◆ **Goal**:
Locate every line in the data below that contains the word "glass" and copy each one. Treat uppercase and lowercase letters as different.

### Provided material

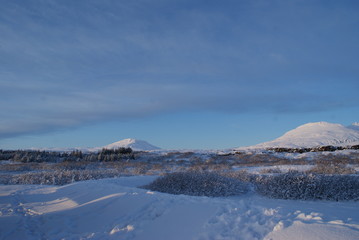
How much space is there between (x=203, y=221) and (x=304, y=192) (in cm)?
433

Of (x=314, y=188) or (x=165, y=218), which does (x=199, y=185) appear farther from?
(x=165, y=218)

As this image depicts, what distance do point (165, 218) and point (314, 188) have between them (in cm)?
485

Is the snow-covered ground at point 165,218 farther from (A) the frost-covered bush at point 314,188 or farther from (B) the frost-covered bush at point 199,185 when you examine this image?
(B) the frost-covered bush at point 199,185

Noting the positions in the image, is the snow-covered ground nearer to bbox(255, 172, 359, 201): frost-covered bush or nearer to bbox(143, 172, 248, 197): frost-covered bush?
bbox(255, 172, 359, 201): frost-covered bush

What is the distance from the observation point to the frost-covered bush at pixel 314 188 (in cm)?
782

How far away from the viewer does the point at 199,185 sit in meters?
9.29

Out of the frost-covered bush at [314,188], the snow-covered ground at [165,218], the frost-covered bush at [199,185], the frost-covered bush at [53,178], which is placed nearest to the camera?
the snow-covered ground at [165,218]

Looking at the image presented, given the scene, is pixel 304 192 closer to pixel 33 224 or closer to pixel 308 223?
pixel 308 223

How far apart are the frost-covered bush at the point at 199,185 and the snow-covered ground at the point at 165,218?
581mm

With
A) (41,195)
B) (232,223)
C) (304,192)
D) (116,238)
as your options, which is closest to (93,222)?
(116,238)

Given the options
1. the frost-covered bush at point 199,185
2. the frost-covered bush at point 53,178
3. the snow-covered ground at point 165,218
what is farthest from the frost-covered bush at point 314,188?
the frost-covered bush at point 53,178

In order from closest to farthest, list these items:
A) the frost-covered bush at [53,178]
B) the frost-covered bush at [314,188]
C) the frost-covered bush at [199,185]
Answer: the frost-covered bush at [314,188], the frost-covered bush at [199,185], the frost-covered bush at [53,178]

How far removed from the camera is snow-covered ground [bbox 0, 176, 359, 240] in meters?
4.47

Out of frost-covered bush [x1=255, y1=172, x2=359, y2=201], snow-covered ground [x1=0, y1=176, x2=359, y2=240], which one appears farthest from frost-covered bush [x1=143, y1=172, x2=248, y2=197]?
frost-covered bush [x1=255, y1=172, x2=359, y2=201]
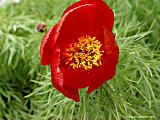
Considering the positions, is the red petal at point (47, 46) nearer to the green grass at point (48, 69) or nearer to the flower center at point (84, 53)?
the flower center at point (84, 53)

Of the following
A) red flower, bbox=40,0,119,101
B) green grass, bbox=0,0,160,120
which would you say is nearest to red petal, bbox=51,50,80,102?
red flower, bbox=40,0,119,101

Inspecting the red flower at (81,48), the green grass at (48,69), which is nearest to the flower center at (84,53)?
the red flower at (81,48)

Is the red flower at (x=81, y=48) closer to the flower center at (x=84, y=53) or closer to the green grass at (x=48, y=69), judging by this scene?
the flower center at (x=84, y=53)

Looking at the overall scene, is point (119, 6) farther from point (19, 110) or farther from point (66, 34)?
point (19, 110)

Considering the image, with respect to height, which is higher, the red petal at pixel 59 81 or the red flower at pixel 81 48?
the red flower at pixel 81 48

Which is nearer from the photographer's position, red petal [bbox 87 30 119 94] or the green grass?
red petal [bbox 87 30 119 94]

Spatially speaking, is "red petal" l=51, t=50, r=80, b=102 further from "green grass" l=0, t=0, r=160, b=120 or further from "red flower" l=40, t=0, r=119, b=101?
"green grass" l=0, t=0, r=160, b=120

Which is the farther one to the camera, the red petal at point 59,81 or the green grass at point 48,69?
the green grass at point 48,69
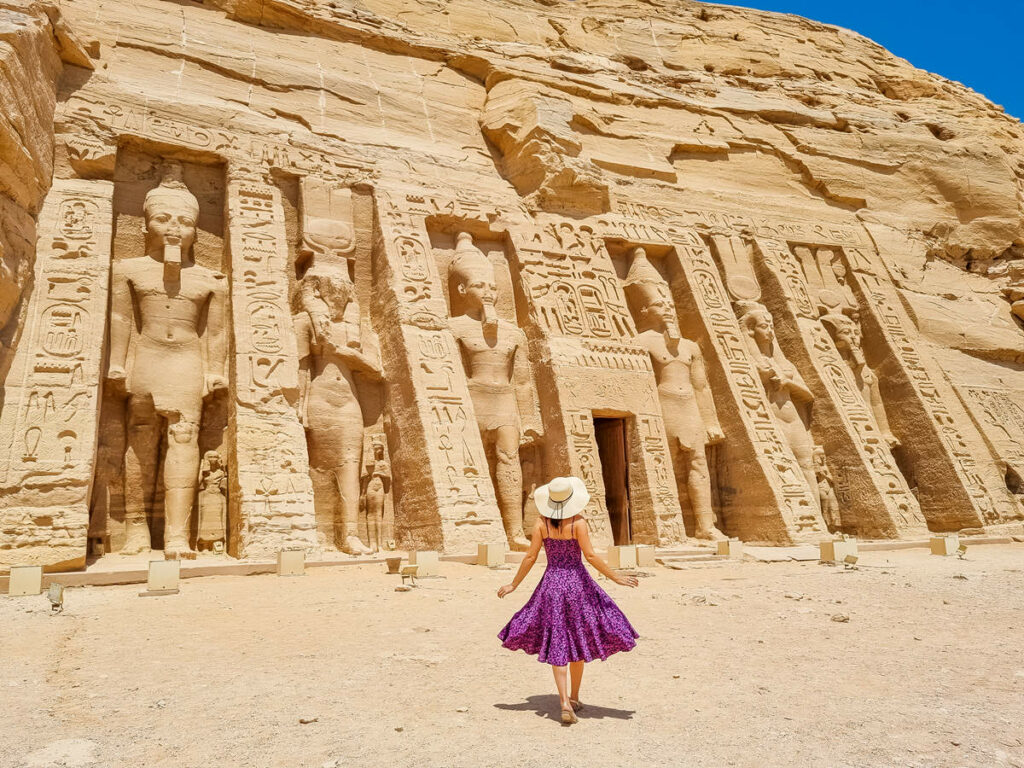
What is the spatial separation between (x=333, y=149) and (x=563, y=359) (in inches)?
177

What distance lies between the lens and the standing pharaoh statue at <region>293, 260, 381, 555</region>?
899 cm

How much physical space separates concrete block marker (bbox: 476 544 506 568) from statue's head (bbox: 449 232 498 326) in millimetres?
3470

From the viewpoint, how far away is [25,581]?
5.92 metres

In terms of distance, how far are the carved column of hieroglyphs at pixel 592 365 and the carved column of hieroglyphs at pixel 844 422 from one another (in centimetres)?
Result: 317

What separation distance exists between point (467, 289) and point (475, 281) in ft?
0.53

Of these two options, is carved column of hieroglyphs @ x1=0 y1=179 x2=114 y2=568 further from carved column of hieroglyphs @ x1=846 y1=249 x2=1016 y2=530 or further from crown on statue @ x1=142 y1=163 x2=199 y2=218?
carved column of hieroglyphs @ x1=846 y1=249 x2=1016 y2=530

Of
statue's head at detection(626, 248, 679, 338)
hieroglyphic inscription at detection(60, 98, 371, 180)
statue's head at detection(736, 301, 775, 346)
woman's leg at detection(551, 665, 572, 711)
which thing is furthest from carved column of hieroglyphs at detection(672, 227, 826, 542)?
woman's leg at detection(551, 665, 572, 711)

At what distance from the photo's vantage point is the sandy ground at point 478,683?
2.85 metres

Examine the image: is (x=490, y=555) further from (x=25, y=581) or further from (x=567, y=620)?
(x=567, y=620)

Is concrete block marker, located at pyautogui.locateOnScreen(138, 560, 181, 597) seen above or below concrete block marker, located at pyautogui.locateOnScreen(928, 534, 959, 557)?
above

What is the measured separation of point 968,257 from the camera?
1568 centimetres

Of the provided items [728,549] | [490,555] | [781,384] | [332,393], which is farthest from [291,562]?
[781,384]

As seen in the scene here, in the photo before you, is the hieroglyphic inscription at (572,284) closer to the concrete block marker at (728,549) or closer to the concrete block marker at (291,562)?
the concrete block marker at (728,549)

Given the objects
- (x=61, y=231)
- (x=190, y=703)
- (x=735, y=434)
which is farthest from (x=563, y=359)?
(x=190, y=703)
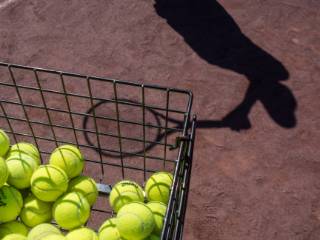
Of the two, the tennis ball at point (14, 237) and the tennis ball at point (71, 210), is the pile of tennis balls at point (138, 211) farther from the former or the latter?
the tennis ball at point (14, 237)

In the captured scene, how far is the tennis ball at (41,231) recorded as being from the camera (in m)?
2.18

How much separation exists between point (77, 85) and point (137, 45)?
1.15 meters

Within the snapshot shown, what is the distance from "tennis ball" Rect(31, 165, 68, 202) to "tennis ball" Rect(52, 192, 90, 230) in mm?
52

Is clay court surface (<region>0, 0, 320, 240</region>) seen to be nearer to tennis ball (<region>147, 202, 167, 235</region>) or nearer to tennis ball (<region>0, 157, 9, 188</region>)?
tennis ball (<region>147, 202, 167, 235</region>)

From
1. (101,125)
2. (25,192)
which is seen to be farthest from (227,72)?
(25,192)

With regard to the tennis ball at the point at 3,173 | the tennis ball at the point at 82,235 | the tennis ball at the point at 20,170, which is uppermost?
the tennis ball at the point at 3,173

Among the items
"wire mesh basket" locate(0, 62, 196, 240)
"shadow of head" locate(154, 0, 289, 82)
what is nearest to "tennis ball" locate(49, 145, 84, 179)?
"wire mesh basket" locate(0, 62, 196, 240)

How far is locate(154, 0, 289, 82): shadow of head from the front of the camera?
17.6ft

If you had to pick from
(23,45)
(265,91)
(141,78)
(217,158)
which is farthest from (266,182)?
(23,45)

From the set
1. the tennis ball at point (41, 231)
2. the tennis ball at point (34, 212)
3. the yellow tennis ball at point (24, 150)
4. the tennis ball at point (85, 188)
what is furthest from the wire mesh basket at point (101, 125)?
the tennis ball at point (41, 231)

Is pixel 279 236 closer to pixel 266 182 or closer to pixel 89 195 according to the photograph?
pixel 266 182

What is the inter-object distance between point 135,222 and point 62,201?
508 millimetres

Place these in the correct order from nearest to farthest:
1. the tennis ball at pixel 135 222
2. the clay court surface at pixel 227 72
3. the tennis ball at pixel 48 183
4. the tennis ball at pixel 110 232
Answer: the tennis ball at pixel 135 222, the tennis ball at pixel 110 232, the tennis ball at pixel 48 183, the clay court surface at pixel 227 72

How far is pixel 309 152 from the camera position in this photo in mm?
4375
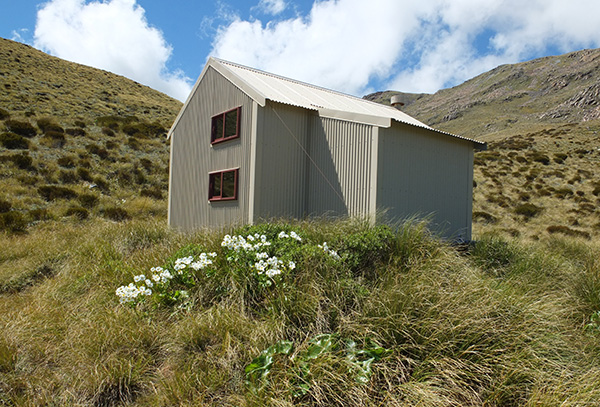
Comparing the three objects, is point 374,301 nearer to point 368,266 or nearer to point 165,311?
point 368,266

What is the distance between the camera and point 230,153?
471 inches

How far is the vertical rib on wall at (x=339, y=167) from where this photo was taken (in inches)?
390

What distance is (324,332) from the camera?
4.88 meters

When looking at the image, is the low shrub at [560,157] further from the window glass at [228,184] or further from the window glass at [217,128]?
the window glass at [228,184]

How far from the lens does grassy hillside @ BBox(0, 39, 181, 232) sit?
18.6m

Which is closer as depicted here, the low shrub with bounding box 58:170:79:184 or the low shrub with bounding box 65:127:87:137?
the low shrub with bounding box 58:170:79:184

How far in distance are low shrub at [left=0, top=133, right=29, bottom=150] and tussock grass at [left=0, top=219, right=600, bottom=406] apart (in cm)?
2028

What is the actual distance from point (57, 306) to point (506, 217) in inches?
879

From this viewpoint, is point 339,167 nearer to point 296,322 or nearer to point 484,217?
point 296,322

######
### Provided material

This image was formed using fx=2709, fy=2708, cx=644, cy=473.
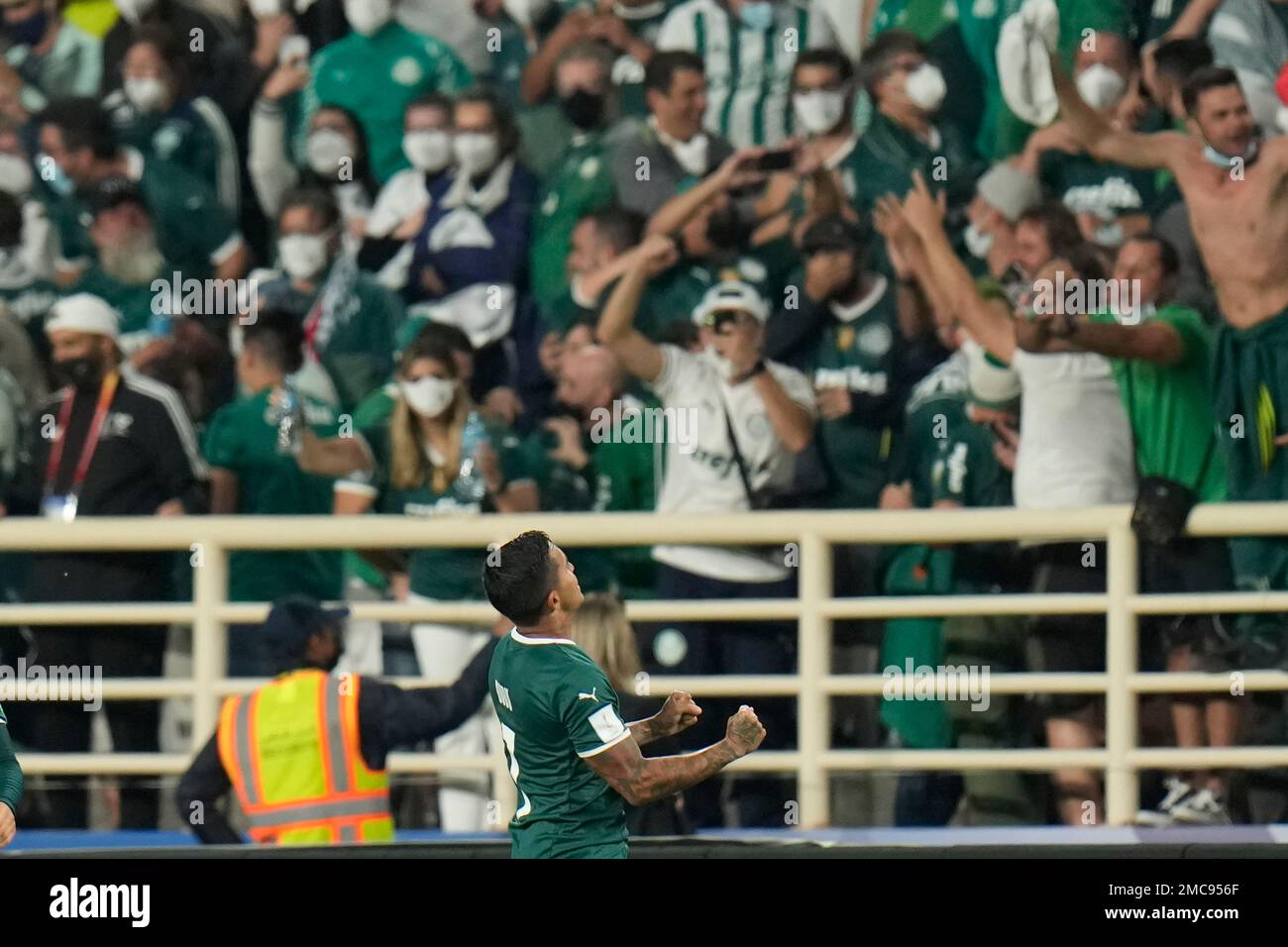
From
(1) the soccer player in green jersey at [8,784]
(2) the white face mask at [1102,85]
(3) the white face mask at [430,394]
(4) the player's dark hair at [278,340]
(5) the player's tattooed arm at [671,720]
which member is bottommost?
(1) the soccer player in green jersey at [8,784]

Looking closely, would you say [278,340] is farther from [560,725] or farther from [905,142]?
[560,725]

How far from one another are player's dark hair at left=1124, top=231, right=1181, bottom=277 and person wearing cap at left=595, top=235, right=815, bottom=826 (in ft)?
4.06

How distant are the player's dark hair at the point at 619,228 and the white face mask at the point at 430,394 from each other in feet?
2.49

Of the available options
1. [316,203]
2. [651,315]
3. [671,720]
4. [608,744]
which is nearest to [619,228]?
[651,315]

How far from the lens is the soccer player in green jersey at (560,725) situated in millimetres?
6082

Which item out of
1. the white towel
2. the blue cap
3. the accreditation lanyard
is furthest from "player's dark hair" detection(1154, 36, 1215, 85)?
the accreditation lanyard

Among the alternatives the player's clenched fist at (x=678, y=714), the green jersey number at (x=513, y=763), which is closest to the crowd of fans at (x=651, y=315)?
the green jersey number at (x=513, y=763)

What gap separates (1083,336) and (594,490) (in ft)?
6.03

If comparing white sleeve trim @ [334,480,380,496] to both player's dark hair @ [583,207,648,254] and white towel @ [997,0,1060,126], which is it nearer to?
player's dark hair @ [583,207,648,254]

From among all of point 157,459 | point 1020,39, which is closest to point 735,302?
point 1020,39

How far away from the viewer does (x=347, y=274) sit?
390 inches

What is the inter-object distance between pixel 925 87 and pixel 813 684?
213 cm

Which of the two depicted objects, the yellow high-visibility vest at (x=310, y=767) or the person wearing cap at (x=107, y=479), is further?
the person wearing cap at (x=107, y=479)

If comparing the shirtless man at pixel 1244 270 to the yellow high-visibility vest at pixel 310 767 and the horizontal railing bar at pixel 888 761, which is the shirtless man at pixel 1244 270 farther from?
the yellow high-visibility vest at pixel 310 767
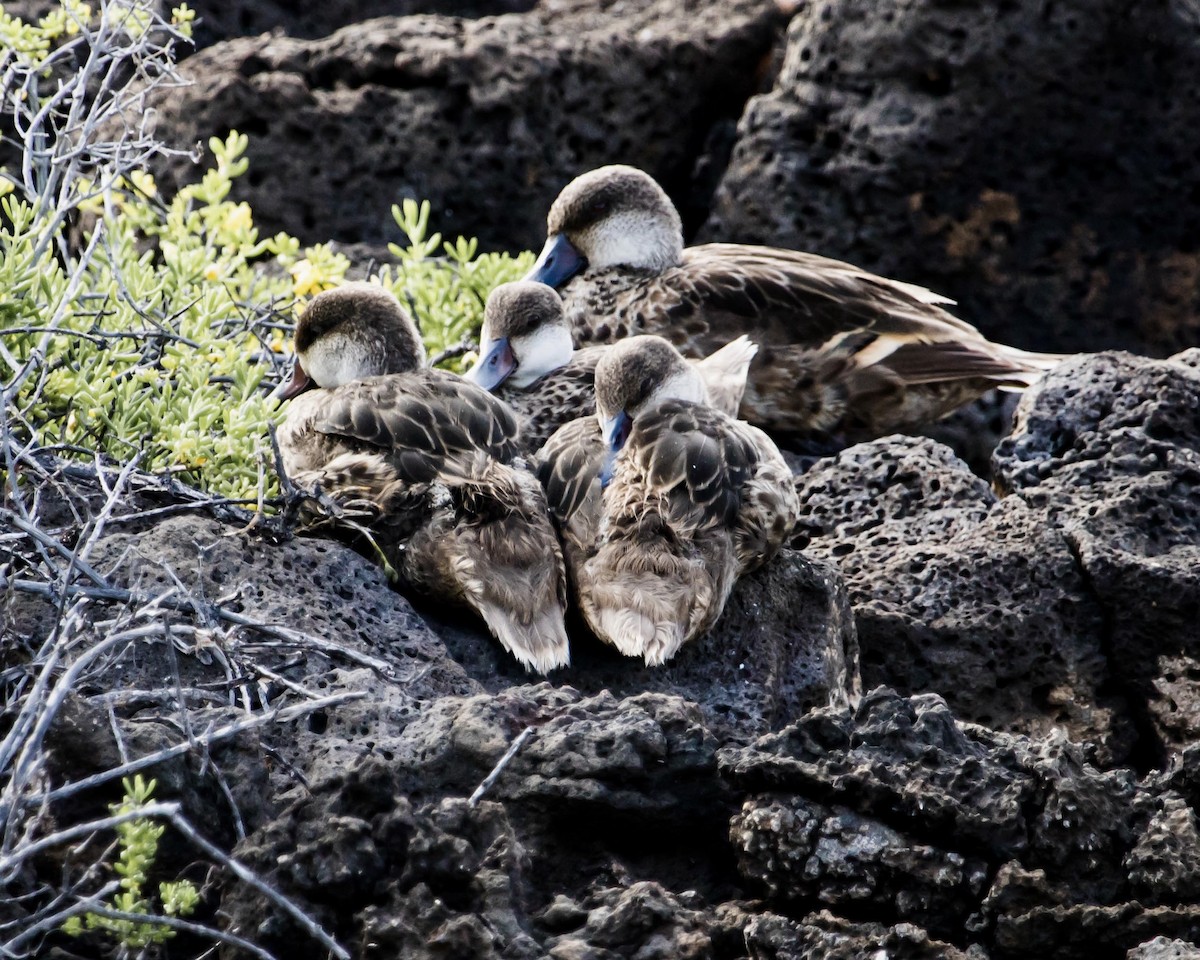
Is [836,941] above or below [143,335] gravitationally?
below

######
### Provided material

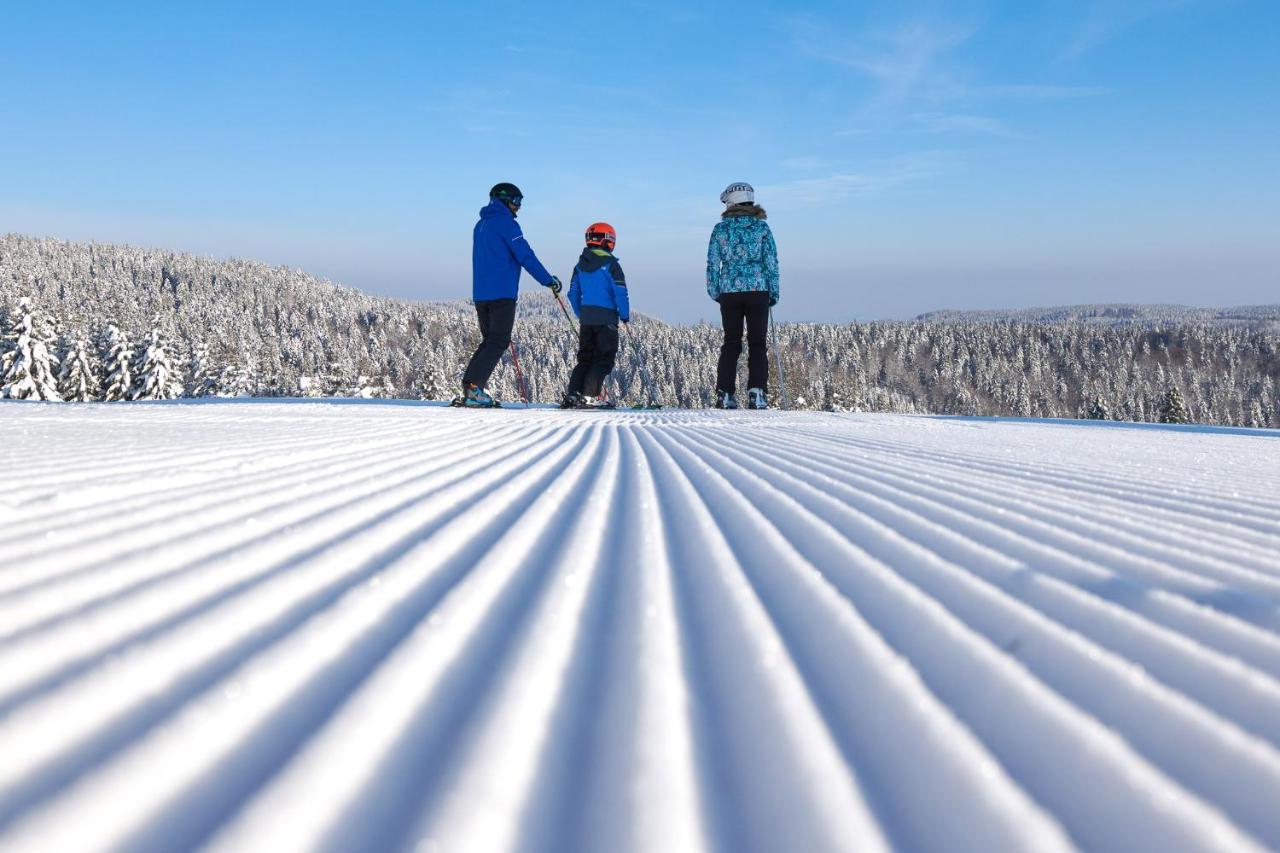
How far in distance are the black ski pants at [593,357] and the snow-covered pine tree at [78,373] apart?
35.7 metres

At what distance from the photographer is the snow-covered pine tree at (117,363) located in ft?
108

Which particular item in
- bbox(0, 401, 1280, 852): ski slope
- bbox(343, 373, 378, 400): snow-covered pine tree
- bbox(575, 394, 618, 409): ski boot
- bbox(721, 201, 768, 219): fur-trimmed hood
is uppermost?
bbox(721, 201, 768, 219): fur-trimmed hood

######

◆ **Output for this task**:
When looking at the image, is the low shrub at [560,157] further from the window glass at [228,184] or further from the window glass at [217,128]?
the window glass at [228,184]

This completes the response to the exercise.